I have what is called a whole house fan. The control is a timer switch. I let it go through the cycles. You do have to remember to turn it off if it is going when you are opening the door of the stove. If you fail to do that, smoke will be sucked into the house. If I wanted to shut it off, I'd take the knob off. That is made to come off so you can adjust the time. The builder of the house said the fan is there to bring in fresh air, not to control humidity. Our climate is cool and wet most of the year.

In each room there is a small vent at the top of the windows. That can be closed off and the fan shut off. I've kept things airy. The wood stove also has an air intake piped into it through the floor. That's something else that must be done in the air tight houses we now have.

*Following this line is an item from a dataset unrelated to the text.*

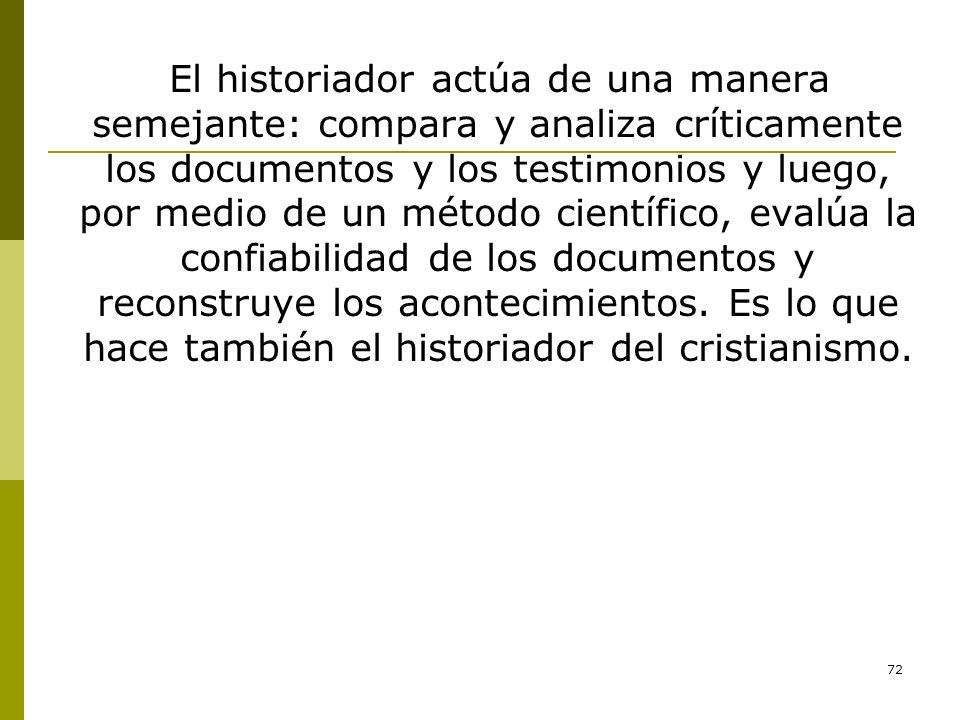 El historiador actúa de una manera semejante: compara y analiza críticamente los documentos y los testimonios y luego, por medio de un método científico, evalúa la confiabilidad de los documentos y reconstruye los acontecimientos.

Have you looked at your electrical box? Maybe it has a dedicated breaker switch that you could turn off?


----------



## cantoo (Nov 17, 2014)

Mike, need more info to give you the correct information. Where do you live, etc. Many things determine HRV use. Things like how much moisture you produce in a day, (girls take long showers which produce moisture)whirlpool bath with jets, do you leave a window open, are you in a sheltered location, pets (doggie door which let air in) how old and airtight is your house, type of heating system and on and on.
Where I live here in Ontario our rule is if you have moisture (condensation) on the bottom of your windows on the glass then you need to click it up a notch or two.
This is a picture of the HRV we use in the houses we build. Shameless plug. http://www.royalhomes.com/blog/?attachment_id=177


----------



## mike39 (Nov 18, 2014)

hi and thanks for your reply.i live in new Brunswick and own a large mini home and we don't have any animals or kids at home but our windows steam up when it's cold but not to much when I leave the vent max on.i wrote to the company but didn't get and answer.help understanding this would be great.thanks again


----------



## cantoo (Nov 18, 2014)

Leaving near the water and fog make for a very hard to use properly HRV. Whatever is outside will be drawn inside.


----------



## mike39 (Nov 19, 2014)

thanks but I don't live any ware near water or fog.mike


----------



## NSMaple1 (Nov 19, 2014)

Just get a humidity monitor & set it on a shelf somewhere & go from there. I have an HRV, set the control in the middle of the humidity range, and it never cuts in in the winter. The monitor I have on the shelf stays in the middle of the green zone all winter - I'm pretty close to you so conditions should be similar. But every house & climate will have it's peculiarities, so gauge your situation with a monitor. I would fully expect you don't need to run it at all in the winter - unless your house is REALLY sealed up tight.

I also wouldn't go by condensation on windows alone - that could also be a sign of a tight house, or at least a tight window, that has no air movement across the window that would stop the condensation from forming. I get some on some windows at certain times even when my humidity is down in the low zone.

(Also sounds like you might not have an HRV, and it's just a simple air exchanger - but opening it up & looking inside would tell for sure. And yes, turning it to 0% would make it run all the time.)


----------



## mike39 (Nov 19, 2014)

thanks very much.that great


----------



## cantoo (Nov 19, 2014)

Maple has it right, get the monitor and learn to use it.


----------



## mike39 (Nov 20, 2014)

thanks well do


----------